El “Primeiro encontro de comunidades enerxéticas de Galicia” se desarrolló dentro del proyecto de cooperación Redenerxía, en el que participan los Grupos de Desenvolvemento Rural Seitura 22, Terra Chá, Terras de Miranda y Ulla-Tambre-Mandeo.
La jornada contó también con el apoyo del Observatorio Eólico de Galicia (OEGA), el Concello de Moeche y la Comunidade Enerxética ACER Moeche.
El objetivo pasa por favorecer el trabajo conjunto entre unas organizaciones en las que ciudadanía, pequeñas y medianas empresas e incluso administraciones locales pueden participar para producir y compartir energía procedente de fuentes renovables.
Burocracia y seguros, entre los principales problemas
El encuentro permitió conocer la situación de proyectos que se encuentran en diferentes fases de desarrollo. Participaron las comunidades de Xermade, Moeche y Portabouza, en Arbo, que disponen de instalaciones de entre 40 y 60 kWp, pero continúan pendientes de diferentes trámites administrativos antes de poder comenzar a compartir la energía producida.
También estuvieron presentes las comunidades de Porto do Cabo, en Valdoviño; O Rosal y San Sadurniño, ya constituidas legalmente y con estudios técnicos realizados, pero pendientes de determinar sus próximos pasos.
A ellas se sumaron representantes vecinales de A Campiña, en Bergondo; de la Comunidade de Montes Veciñais da Pedra, en Cariño, y del Concello de Muras, cuyos proyectos se encuentran todavía en fase de gestación.
Las comunidades pusieron sobre la mesa algunos de los principales obstáculos que están encontrando para desarrollar sus iniciativas. Uno de los aspectos que genera mayor preocupación son las trabas burocráticas y la duración de los procedimientos administrativos, que retrasan el momento en el que las instalaciones pueden comenzar efectivamente a producir y compartir energía.
Otro de los problemas identificados fue el elevado precio de los seguros necesarios para estos proyectos, un coste fijo que repercute directamente sobre su rentabilidad.

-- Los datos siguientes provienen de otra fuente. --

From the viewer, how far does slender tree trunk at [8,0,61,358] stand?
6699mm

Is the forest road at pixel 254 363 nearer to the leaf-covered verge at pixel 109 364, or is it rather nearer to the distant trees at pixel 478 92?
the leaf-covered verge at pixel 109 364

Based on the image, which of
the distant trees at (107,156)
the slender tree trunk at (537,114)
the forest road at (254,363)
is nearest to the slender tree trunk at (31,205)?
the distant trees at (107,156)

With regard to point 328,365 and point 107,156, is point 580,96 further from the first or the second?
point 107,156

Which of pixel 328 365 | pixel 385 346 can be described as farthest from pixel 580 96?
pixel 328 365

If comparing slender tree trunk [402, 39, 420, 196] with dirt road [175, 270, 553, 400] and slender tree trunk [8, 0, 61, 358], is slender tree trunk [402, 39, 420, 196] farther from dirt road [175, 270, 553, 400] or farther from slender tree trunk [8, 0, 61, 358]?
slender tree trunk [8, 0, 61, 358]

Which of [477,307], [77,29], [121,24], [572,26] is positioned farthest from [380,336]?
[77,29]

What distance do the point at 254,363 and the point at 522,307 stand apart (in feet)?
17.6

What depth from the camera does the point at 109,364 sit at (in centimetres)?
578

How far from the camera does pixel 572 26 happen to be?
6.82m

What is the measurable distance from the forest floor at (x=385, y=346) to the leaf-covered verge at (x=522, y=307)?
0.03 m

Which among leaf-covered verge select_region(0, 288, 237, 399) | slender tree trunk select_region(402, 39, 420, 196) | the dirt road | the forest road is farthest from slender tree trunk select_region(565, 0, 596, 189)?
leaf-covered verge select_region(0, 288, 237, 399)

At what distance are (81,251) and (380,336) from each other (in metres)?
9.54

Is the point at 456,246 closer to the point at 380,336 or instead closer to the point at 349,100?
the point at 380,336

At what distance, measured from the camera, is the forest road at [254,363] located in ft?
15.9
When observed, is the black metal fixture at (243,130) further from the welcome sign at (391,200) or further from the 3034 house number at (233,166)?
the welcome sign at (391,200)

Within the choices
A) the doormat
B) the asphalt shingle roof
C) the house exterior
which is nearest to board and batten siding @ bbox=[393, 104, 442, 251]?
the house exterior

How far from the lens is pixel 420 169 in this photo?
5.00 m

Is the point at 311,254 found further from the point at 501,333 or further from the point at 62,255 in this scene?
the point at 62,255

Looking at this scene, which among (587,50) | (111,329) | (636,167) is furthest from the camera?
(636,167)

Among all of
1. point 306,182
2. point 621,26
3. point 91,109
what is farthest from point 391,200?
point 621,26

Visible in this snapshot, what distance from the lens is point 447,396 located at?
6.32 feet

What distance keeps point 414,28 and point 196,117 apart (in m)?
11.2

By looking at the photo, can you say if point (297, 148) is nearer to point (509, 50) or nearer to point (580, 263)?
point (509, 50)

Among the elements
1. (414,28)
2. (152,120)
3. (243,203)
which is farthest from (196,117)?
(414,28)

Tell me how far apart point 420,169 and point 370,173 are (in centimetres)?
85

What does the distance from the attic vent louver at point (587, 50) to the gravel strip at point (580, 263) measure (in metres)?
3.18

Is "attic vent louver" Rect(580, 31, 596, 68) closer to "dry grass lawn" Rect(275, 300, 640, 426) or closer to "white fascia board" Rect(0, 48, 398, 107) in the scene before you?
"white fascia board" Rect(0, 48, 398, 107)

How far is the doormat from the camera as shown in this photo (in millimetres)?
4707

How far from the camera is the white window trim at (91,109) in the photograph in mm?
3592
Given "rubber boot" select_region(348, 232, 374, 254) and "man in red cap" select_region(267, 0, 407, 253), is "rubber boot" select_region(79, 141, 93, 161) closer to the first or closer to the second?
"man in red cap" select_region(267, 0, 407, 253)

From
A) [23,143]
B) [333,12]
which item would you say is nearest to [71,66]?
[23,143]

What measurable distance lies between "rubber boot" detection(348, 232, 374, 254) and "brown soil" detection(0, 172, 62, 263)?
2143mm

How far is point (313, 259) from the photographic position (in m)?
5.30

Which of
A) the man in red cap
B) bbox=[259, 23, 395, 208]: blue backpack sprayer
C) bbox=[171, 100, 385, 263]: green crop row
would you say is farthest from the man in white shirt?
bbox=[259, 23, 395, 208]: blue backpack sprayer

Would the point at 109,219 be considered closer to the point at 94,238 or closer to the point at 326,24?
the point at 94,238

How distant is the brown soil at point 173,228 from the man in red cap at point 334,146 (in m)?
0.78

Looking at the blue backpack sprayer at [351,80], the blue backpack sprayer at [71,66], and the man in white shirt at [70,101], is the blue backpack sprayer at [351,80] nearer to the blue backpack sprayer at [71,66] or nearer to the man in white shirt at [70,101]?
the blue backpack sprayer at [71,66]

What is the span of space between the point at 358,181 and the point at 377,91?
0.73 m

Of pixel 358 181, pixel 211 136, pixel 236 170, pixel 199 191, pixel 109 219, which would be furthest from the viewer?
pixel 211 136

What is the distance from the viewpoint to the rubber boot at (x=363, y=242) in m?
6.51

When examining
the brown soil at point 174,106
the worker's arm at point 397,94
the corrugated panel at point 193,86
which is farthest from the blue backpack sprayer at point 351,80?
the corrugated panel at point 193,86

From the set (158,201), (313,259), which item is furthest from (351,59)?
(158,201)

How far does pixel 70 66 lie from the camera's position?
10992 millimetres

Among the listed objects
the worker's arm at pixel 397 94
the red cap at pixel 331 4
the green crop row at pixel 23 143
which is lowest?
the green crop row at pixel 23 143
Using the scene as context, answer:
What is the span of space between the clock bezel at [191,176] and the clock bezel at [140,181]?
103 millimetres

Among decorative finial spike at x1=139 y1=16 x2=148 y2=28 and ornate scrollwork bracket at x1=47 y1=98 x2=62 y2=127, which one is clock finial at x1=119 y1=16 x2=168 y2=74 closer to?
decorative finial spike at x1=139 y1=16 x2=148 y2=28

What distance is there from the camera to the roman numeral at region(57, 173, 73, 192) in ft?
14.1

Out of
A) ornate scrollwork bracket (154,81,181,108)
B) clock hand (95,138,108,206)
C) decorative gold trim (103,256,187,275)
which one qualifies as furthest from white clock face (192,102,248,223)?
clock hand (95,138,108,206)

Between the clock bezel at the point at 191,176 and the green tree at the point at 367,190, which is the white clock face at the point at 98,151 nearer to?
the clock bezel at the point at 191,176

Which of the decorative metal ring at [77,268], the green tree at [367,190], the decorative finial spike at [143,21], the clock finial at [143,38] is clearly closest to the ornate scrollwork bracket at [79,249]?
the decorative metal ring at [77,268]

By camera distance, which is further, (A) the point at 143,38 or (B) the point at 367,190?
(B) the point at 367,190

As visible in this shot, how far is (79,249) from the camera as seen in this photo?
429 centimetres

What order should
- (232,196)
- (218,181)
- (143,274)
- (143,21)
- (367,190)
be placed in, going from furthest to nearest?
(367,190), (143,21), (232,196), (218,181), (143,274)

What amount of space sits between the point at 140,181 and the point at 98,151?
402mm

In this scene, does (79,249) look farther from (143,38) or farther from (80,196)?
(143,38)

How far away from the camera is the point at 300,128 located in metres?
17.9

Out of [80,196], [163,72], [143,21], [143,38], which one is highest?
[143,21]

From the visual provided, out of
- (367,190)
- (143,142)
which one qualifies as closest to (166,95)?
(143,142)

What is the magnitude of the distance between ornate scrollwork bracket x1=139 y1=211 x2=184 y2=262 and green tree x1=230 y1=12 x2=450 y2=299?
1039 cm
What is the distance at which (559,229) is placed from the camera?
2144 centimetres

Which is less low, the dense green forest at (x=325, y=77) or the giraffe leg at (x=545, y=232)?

Una negociación conjunta para abaratar los seguros
Precisamente de Moeche salió ya una primera iniciativa de colaboración. Las comunidades participantes acordaron avanzar conjuntamente en la negociación de las pólizas de seguros, con el objetivo de obtener mejores condiciones y reducir costes.
Durante la jornada también se analizaron otras posibilidades de cooperación, como realizar compras compartidas de electricidad, placas solares o baterías.
La Asociación Galega de Comunidades Enerxéticas participó asimismo en el encuentro para resolver cuestiones legales relacionadas con la compra de electricidad, la cesión de energía por parte de empresas a terceros o los procedimientos para negociar una repotenciación eólica.
Los participantes pudieron conocer además iniciativas como Enerxía Comunitaria, que trabaja para impulsar el que pretende convertirse en el primer parque eólico comunitario de Galicia propiedad de sus socios, y la Cooperativa Nosa Enerxía, dedicada a comercializar electricidad procedente de fuentes renovables.
Redenerxía acompañará los proyectos hasta finales de 2027
El encuentro de Moeche pretende convertirse en el punto de partida para establecer una colaboración estable entre las diferentes comunidades y favorecer el intercambio de soluciones ante dificultades compartidas.
Esta línea de trabajo se enmarca en Redenerxía, un proyecto que busca promover nuevas iniciativas de energía comunitaria y acompañar a las ya existentes para intentar desbloquear sus proyectos.
El programa continuará hasta finales de 2027 y ofrece apoyo técnico, jurídico y administrativo gratuito a las comunidades ubicadas en los territorios correspondientes a los cuatro GDR participantes.
La experiencia celebrada en Moeche deja así una primera línea concreta de trabajo compartido, centrada en los seguros, al tiempo que abre la puerta a nuevas fórmulas de cooperación para facilitar el desarrollo de las comunidades energéticas en Galicia.